Donna – A que o senhor associa o sucesso de Dúvidas Entre Lençóis?

Carrion – Basicamente, ao fato de eu responder às dúvidas das pessoas de forma objetiva. Dia desses, uma mulher mandou um e-mail dizendo: “Fui transar com meu marido e, quando ele tirou a roupa, estava usando uma calcinha minha. Não é a primeira vez que isso acontece. Será que ele é homossexual?”. Respondi: “Olha, se é homossexual ou não, não sei dizer. Só sei que ele gosta de se vestir de mulher. Agora, o problema é teu de saber se tu queres este marido ou não”.

Donna – É a famosa resposta “curta e grossa”.

Carrion – Só assim para as pessoas entenderem. Tem uma outra mulher que escreveu dizendo que está casada há oito anos com um cara, e ele simplesmente não transa com ela. Já foi ao médico, que receitou alguns medicamentos, mas ele não aceita fazer tratamento. Em contrapartida, é um bom pai. Ela me perguntou: “O que eu faço doutor?”. Eu respondi: “Se para ti é mais importante que ele seja um bom pai e cuide bem da tua filha, fica com ele. Se tu queres uma vida sexual ativa, vai para outra. Com este aí não vai dar”.

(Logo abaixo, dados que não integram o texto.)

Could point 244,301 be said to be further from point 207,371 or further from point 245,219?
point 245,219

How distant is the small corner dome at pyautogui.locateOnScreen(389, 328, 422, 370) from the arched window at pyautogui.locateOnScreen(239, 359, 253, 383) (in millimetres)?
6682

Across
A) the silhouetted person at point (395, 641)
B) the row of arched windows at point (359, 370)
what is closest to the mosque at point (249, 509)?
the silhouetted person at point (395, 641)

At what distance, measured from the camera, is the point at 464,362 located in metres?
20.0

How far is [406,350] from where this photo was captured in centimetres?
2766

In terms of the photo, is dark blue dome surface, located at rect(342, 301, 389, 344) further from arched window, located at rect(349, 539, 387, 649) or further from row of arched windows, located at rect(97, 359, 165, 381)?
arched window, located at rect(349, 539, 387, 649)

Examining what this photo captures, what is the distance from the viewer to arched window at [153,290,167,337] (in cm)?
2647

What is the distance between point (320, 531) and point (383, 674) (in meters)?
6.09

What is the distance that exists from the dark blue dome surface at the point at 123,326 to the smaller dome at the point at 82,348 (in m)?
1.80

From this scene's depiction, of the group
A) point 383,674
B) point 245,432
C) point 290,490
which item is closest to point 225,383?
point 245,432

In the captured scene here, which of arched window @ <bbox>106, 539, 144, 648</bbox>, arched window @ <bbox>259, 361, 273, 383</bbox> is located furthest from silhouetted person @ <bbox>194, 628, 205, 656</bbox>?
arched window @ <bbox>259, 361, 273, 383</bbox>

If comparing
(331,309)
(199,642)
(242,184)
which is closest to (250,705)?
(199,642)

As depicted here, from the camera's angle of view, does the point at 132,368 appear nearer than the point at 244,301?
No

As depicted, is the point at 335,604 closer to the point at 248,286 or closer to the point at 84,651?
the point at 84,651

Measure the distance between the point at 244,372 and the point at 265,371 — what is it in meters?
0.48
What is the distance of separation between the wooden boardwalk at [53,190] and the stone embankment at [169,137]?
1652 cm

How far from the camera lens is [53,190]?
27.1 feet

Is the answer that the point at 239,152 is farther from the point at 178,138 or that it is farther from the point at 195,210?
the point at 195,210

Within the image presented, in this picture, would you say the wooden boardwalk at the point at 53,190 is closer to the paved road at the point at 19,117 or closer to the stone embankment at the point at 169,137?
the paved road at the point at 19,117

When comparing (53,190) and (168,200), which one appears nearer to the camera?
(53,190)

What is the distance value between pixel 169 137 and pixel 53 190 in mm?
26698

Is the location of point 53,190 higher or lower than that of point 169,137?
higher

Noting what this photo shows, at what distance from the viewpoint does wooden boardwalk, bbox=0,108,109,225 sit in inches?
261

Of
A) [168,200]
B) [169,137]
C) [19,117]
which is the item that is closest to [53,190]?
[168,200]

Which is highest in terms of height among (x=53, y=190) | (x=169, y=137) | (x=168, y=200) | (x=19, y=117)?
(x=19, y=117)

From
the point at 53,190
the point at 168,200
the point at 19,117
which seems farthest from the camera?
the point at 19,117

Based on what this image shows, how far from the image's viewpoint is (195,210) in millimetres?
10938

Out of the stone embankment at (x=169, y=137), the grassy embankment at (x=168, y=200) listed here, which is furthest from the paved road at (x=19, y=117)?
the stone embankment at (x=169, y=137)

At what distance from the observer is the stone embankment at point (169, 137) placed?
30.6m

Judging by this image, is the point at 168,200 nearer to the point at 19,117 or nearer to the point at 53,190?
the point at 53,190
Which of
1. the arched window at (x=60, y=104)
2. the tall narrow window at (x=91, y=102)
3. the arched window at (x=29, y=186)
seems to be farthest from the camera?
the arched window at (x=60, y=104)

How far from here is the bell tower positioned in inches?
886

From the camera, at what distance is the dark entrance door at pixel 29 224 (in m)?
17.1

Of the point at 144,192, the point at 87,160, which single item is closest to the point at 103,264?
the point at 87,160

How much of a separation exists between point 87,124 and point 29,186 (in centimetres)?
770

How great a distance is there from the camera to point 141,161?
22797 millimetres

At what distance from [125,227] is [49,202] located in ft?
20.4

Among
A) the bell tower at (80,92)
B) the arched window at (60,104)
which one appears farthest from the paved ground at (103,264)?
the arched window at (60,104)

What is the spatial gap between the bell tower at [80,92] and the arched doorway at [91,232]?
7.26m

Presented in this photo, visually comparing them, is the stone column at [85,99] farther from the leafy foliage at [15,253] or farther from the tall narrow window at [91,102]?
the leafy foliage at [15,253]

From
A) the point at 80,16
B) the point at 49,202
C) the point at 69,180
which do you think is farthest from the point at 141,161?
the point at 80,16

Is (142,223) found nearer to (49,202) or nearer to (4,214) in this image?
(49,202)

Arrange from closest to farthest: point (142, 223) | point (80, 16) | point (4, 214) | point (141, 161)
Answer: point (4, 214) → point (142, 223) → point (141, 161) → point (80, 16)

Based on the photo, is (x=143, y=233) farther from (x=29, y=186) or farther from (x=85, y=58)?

Donna – As pessoas têm tantas dúvidas porque são desinformadas, ou é carência mesmo?

Carrion – Umas são desinformadas, outras são carentes. E outras perguntam porque existe um anonimato. Elas não precisam olhar nos olhos de ninguém e admitir o que, para elas, são fraquezas.

Donna – O senhor não se cansa de falar sobre sexo?

Carrion – Não, porque a experiência me faz mudar pontos de vista, aprimorar novas técnicas. Cada vez que tu trabalhas com sexo, vai te dando conta do entorno que existe em relação ao assunto. A parte sexual é primária, mas o entorno desse comportamento é interessante e complexo.

Donna – O senhor foi casado três vezes...

Carrion – (Interrompendo) Eu sempre curti muito mulher. Acho homem um ser muito chato. Homem só gosta de falar de futebol, negócios e mulheres. Eu estaria plenamente satisfeito se tivesse transado, em toda a minha vida, com as mulheres que os caras dizem que transam em uma única noite, naquelas conversas lá no Barranco. Mulheres são diferentes. Elas conversam de bolinho inglês à posição filosófica de Kant.

Donna – Seus filhos conversam sobre sexo com o senhor?

Carrion – Não. Eu sou pai, né? Santo de casa nunca faz milagre (risos).